__What is needed__:
Write out the whole listing below, line for line, without changing any character.

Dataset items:

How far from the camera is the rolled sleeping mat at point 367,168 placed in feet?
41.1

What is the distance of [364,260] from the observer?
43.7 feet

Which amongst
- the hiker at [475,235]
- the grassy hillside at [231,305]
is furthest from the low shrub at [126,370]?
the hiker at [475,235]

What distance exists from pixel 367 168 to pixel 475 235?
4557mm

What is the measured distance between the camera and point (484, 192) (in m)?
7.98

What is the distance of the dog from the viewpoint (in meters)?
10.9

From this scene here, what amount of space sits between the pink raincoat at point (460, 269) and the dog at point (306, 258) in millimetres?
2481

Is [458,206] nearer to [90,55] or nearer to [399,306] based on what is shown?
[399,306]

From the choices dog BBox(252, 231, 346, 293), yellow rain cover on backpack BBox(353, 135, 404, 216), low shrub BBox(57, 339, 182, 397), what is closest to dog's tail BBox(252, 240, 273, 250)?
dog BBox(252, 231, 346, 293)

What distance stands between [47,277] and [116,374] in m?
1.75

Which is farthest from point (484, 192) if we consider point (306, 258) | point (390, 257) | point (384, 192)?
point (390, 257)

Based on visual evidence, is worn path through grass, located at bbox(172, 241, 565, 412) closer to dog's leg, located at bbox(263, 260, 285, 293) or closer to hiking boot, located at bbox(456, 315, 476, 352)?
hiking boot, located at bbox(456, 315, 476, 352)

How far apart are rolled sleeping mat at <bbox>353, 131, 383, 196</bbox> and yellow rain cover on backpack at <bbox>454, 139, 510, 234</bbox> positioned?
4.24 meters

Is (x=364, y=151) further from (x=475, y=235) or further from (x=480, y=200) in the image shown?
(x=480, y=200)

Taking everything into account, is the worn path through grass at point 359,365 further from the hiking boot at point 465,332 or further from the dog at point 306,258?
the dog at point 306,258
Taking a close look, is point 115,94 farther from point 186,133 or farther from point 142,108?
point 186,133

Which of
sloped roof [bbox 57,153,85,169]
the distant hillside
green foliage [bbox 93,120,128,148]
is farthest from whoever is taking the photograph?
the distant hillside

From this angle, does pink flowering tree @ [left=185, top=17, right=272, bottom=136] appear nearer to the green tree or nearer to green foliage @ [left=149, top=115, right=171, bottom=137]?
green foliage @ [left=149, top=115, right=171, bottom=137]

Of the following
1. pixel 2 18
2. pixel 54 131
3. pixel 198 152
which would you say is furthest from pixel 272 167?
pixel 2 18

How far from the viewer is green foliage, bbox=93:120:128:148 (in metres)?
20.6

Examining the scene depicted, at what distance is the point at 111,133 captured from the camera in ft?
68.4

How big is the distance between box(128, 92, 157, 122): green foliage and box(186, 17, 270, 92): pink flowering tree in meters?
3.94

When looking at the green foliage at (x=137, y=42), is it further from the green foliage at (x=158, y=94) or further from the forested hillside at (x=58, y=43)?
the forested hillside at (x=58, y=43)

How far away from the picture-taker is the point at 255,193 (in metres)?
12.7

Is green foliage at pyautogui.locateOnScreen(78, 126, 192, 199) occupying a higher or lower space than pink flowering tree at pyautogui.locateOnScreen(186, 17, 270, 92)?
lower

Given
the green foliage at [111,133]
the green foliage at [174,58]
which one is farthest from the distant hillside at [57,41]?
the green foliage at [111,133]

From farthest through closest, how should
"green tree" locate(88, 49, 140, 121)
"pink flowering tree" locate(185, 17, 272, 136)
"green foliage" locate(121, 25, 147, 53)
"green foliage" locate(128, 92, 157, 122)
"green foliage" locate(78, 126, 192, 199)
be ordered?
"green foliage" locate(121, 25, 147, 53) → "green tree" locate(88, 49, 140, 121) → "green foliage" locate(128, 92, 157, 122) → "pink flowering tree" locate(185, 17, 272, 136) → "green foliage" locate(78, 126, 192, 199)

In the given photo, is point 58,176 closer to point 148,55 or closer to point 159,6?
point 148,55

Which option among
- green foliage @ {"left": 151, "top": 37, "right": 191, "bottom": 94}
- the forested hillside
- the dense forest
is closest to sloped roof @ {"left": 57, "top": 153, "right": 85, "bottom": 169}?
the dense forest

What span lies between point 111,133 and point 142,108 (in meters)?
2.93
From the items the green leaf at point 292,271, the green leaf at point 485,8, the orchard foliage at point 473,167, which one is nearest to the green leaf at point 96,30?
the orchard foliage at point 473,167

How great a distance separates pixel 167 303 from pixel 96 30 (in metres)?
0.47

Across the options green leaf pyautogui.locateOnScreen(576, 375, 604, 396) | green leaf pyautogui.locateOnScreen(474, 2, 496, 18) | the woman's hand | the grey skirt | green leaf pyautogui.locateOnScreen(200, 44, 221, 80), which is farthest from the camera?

__Written solution__:
How far from the camera is the rolled sleeping mat at point 367,168 placed in feet?
41.1

What is the distance of [364,260] from the observer?
43.7 feet

Which amongst
- the hiker at [475,235]
- the grassy hillside at [231,305]
is furthest from the low shrub at [126,370]?
the hiker at [475,235]

What distance exists from pixel 367 168 to pixel 475 235?
4557mm

What is the measured distance between the camera and point (484, 192) (in m)?
7.98

What is the distance of the dog from the viewpoint (in meters)?
10.9

From this scene here, what amount of space sits between the pink raincoat at point (460, 269) and the dog at point (306, 258) in millimetres?
2481

Is [458,206] nearer to [90,55] or nearer to [399,306] based on what is shown?
[399,306]

From the choices dog BBox(252, 231, 346, 293), yellow rain cover on backpack BBox(353, 135, 404, 216), low shrub BBox(57, 339, 182, 397), what is closest to dog's tail BBox(252, 240, 273, 250)?
dog BBox(252, 231, 346, 293)

What distance stands between [47,277] and [116,374] in m?
1.75

Which is farthest from point (484, 192) if we consider point (306, 258) | point (390, 257) | point (384, 192)?
point (390, 257)

Based on visual evidence, is worn path through grass, located at bbox(172, 241, 565, 412) closer to dog's leg, located at bbox(263, 260, 285, 293) or closer to hiking boot, located at bbox(456, 315, 476, 352)?
hiking boot, located at bbox(456, 315, 476, 352)

How far apart are rolled sleeping mat at <bbox>353, 131, 383, 196</bbox> and yellow rain cover on backpack at <bbox>454, 139, 510, 234</bbox> positioned?
4.24 meters

Is (x=364, y=151) further from (x=475, y=235) or further from (x=480, y=200) in the image shown?
(x=480, y=200)

Taking everything into account, is the worn path through grass at point 359,365 further from the hiking boot at point 465,332 or further from the dog at point 306,258?
the dog at point 306,258
Taking a close look, is point 115,94 farther from point 186,133 or farther from point 142,108?
point 186,133

Which of
sloped roof [bbox 57,153,85,169]
the distant hillside
green foliage [bbox 93,120,128,148]
is farthest from whoever is taking the photograph?
the distant hillside

From this angle, does pink flowering tree @ [left=185, top=17, right=272, bottom=136] appear nearer to the green tree or nearer to green foliage @ [left=149, top=115, right=171, bottom=137]?
green foliage @ [left=149, top=115, right=171, bottom=137]

Of the following
1. pixel 2 18
2. pixel 54 131
3. pixel 198 152
which would you say is furthest from pixel 272 167?
pixel 2 18

How far from the viewer is green foliage, bbox=93:120:128:148 (in metres)?
20.6

Examining the scene depicted, at what distance is the point at 111,133 captured from the camera in ft?
68.4

How big is the distance between box(128, 92, 157, 122): green foliage and box(186, 17, 270, 92): pink flowering tree in meters?
3.94

When looking at the green foliage at (x=137, y=42), is it further from the green foliage at (x=158, y=94) or further from the forested hillside at (x=58, y=43)?
the forested hillside at (x=58, y=43)

How far away from the picture-taker is the point at 255,193 (in metres)?
12.7

Is green foliage at pyautogui.locateOnScreen(78, 126, 192, 199) occupying a higher or lower space than pink flowering tree at pyautogui.locateOnScreen(186, 17, 270, 92)?
lower

Given
the green foliage at [111,133]
the green foliage at [174,58]
which one is farthest from the distant hillside at [57,41]?
the green foliage at [111,133]

From farthest through closest, how should
"green tree" locate(88, 49, 140, 121)
"pink flowering tree" locate(185, 17, 272, 136)
"green foliage" locate(121, 25, 147, 53)
"green foliage" locate(128, 92, 157, 122)
"green foliage" locate(78, 126, 192, 199)
be ordered?
"green foliage" locate(121, 25, 147, 53) → "green tree" locate(88, 49, 140, 121) → "green foliage" locate(128, 92, 157, 122) → "pink flowering tree" locate(185, 17, 272, 136) → "green foliage" locate(78, 126, 192, 199)

In the given photo, is point 58,176 closer to point 148,55 or closer to point 159,6?
point 148,55

Which option among
- green foliage @ {"left": 151, "top": 37, "right": 191, "bottom": 94}
- the forested hillside
- the dense forest
is closest to sloped roof @ {"left": 57, "top": 153, "right": 85, "bottom": 169}?
the dense forest

What span lies between point 111,133 and point 142,108 (in meters)?
2.93
From the items the green leaf at point 292,271, the green leaf at point 485,8, the orchard foliage at point 473,167, which one is nearest to the green leaf at point 96,30?
the orchard foliage at point 473,167

How great a distance separates pixel 167 303 from pixel 96 30 (in metres)?
0.47

Across the options green leaf pyautogui.locateOnScreen(576, 375, 604, 396) | green leaf pyautogui.locateOnScreen(474, 2, 496, 18) | the woman's hand | the grey skirt | green leaf pyautogui.locateOnScreen(200, 44, 221, 80), which is farthest from the camera?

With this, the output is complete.